Over the course of five months, lines were drawn both ideologically and philosophically over the issue of whether or not to increase tariffs on Chinese consumer tire imports.

President Barack Obama, given his decision, obviously supports it. Here are the on-the-record supporters and opponents of the 1) tariffs specifically or 2) the restriction of Chinese consumer tire imports in general.

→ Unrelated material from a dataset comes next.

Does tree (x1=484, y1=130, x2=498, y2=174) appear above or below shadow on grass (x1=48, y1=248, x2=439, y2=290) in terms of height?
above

Supporters: United Steelworkers; AFL-CIO; United Auto Workers Union; National Cotton Council and National Farmers Union; Senators Arlen Specter (D-Pa.), Sherrod Brown (D-Ohio), Evan Bayh (D-Ind.), Robert Casey (D-Pa.), Blanche Lincoln (D-Ark.), Debbie Stabenow (D-Mich.), Kirsten Gillibrand (D-N.Y.), Lindsey Graham (R-S.C.), Mark Warner (D-Va.), Kay Hagan (D-N.C.) and Richard Burr (R-N.C.); Representatives Tom Cole (R-Okla.), Peter DeFazio (D-Ore.), Jason Altmire (D-Pa.), Tim Ryan (D-Ohio), Louise Slaughter (D-N.Y.), Carolyn Cheeks Kilpatrick (D-Mich.), Peter Visclosky (D-Ind.), Tim Murphy (R-Pa.), Joe Wilson (R-S.C.), Robert Aderholt (R-Ala.), Mark Souder (R-Ind.), John Murtha (D-Pa.), Alan Mollohan (D-W.V.), Shelly Moore Capito (R-W.V.), Steven LaTourette (R-Ohio), Dennis Kucinich (D-Ohio) and Bart Stupak (D-Mich.); Committee to Support U.S. Trade Laws; International Association of Machinists and Aerospace Workers; ITC commissioners Shara Aranoff (chairman), Charlotte Lane, Irving Williamson and Dean Pinkert.

Opponents: American Coalition for Free Trade of Tires (Dunlap & Kyle Co., Del-Nat Tire Corp, American Omni Trading Co., Hercules Tire & Rubber Co., Orteck Global Supply & Distribution Co., GITI Tire (USA) Ltd. and Foreign Tire Sales Inc.); TBC Corp.; American Pacific Industries Inc.; Cooper Tire & Rubber Co. and Toyo Tire Holdings of Americas Inc.; Tire Group International Inc.; Tire Wholesalers Co. Inc.; Community Wholesale Tire Inc.; Tire Industry Association; China Rubber Industry Association; Les Schwab Tire Centers; Representative Greg Walden (R-Ore.); Senators Ron Wyden (D-Ore.) and Jeff Merkley (D-Ore.); General Motors Corp., Ford Motor Co. and Chrysler Group LLC; Retail Industry Leaders Association; Performance Fibers; Tyson Foods Inc. and Hormel Foods Corp.; ITC commissioners Daniel Pearson (vice chairman) and Deanna Okun.